Every line from the one with "standing: 25%" through the end of the material should be written out character for character. Lines before it are excluded.

## [Raw data]
:::::
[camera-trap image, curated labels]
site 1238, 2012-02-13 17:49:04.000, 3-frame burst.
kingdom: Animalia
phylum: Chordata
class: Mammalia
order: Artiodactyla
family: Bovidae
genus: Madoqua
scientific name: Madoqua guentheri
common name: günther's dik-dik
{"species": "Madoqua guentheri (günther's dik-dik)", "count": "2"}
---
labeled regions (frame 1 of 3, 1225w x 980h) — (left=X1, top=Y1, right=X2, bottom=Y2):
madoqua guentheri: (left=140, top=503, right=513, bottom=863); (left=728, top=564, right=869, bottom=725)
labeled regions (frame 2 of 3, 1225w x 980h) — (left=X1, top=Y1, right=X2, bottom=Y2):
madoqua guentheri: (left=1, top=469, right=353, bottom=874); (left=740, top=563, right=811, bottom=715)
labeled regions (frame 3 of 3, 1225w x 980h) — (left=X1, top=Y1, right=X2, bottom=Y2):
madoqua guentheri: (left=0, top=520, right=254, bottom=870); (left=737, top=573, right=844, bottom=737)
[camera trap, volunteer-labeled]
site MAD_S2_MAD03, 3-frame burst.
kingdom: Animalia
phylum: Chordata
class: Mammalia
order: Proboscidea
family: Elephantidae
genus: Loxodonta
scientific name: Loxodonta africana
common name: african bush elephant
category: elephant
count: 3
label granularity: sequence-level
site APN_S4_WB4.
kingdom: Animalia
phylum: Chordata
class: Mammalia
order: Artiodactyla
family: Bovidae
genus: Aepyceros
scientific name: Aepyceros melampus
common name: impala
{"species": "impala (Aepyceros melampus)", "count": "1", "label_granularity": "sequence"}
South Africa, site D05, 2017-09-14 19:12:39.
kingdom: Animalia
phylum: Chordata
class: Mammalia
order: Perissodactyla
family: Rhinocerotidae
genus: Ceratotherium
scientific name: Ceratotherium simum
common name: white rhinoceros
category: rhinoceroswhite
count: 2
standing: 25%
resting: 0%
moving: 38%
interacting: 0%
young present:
:::::
## [Exercise answer]
standing: 25%
resting: 0%
moving: 38%
interacting: 0%
young present:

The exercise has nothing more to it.